Expert en leadership

Toutefois, ces considérations ne doivent pas faire oublier que le leadership n’est pas une discipline individuelle. «Il faut toujours avoir à l’esprit qu’on ne peut pas tout faire et certainement pas tout faire parfaitement.» Il est donc indispensable d’échanger régulièrement au sein de l’équipe et d’apprendre des personnes qui en savent plus que soi.

Les qualités et les défauts de la génération Z

C’est une question que l’on pose souvent à Bernhard Heusler: comment gère-t-on les collaborateurs «difficiles»? Le football incite à se prendre pour une star, mais on rencontre également ce type de personnalité complexe dans les grandes entreprises ou les PME. Actuellement, tout le monde parle des générations Z et alpha, soi-disant «réfractaires au travail». La recette de Bernhard Heusler: le respect et l’empathie. «Ceux qui considèrent les personnes originales comme une menace et qui s’efforcent de gommer leur personnalité échoueront.» Faire preuve de sensibilité pour trouver des compromis pertinents est plus prometteur.

L’empathie est également déterminante avec un autre thème brûlant: l’intelligence artificielle (IA). Les dirigeants ont pour tâche de créer des conditions cadres permettant aux collaboratrices et collaborateurs de fournir les meilleures performances. Les applications IA font de plus en plus partie de ces conditions cadres. «Mais l’IA fait aussi peur. Les collaboratrices et collaborateurs craignent de devenir inutiles», explique Bernhard Heusler. Trouver l’équilibre entre progrès technique et malaise humain requiert d’avoir une intelligence émotionnelle élevée.

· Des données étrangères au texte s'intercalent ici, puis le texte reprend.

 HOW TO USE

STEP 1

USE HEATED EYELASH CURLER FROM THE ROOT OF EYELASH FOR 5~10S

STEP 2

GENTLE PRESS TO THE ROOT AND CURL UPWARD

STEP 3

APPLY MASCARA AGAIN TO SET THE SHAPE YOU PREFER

Prendre les gens comme ils sont

Ce n’est pas un hasard si Bernhard Heusler attribue autant d’importance aux aspects humains dans le travail de direction. Il a été influencé par son père, responsable des ressources humaines. «Il nous a appris à croire qu’il n’y a pas de différences entre les gens, indépendamment de ce qu’ils ont ou de ce qu’ils sont.»  

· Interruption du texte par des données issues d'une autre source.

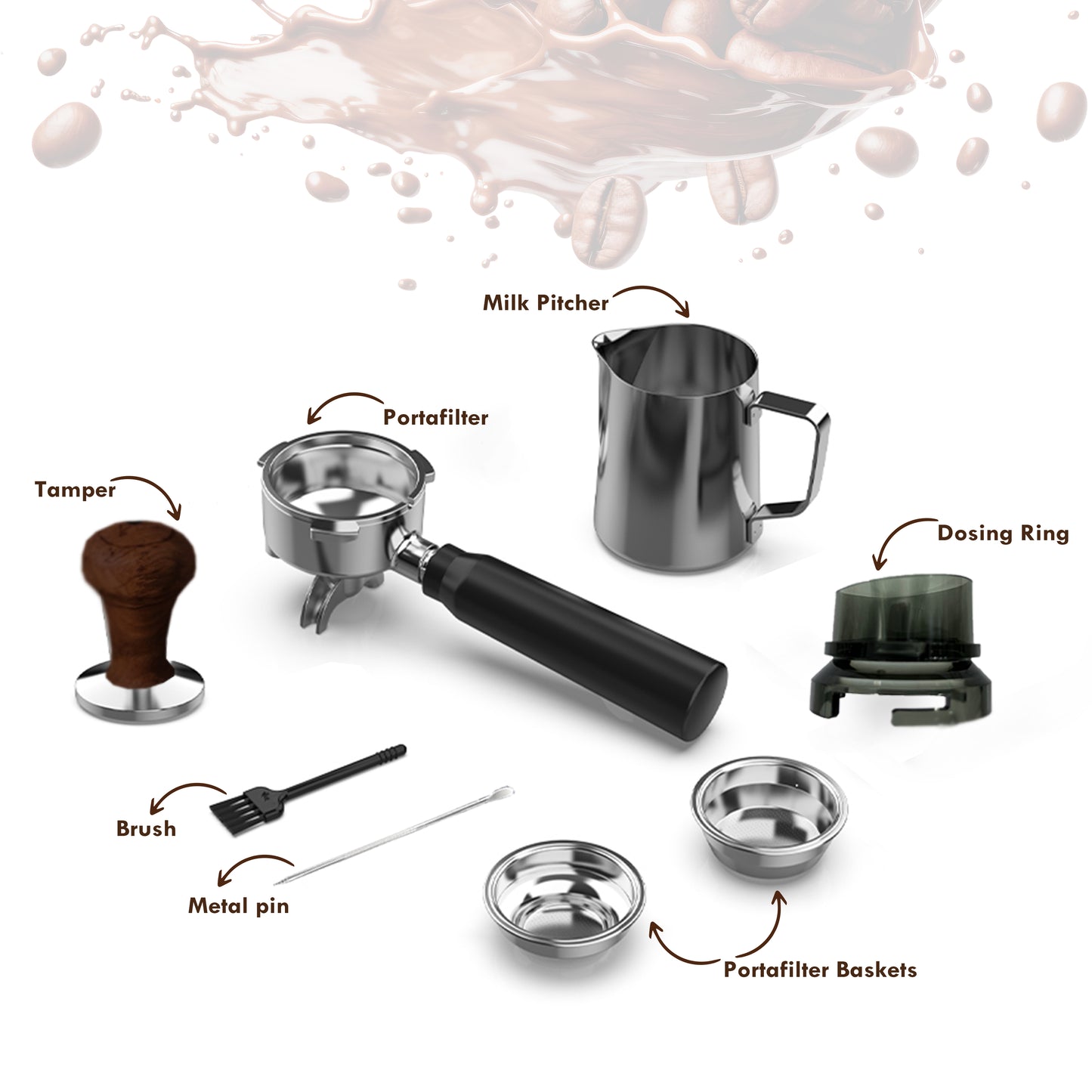 Milk Pitcher

Portafilter

Tamper

Dosing Ring

Brush

Metal pin

Portafilter Baskets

Promouvoir la diversité et ne pas s’entourer uniquement de ceux qui nous ressemblent est aujourd’hui encore l’un des principes de conduite les plus importants de Bernhard Heusler – dans le football aussi. «C’est fou comme les gens qui se regroupent sous les couleurs d’un club sont radicalement différents. Les rassembler n’est possible que si l'on prend ces personnes comme elles sont.»

Bernhard Heusler

Bernhard Heusler

Leader

Bernhard Heusler est docteur en droit et a travaillé en tant qu’avocat en droit des affaires avant de reprendre la direction opérationnelle du FC Bâle 1893 en 2009 puis la présidence en 2012. Sous sa direction, le club a fêté huit titres de champion d’affilée. Depuis son retrait en 2017, il travaille en tant que speaker, conseiller et coach en sport et en économie.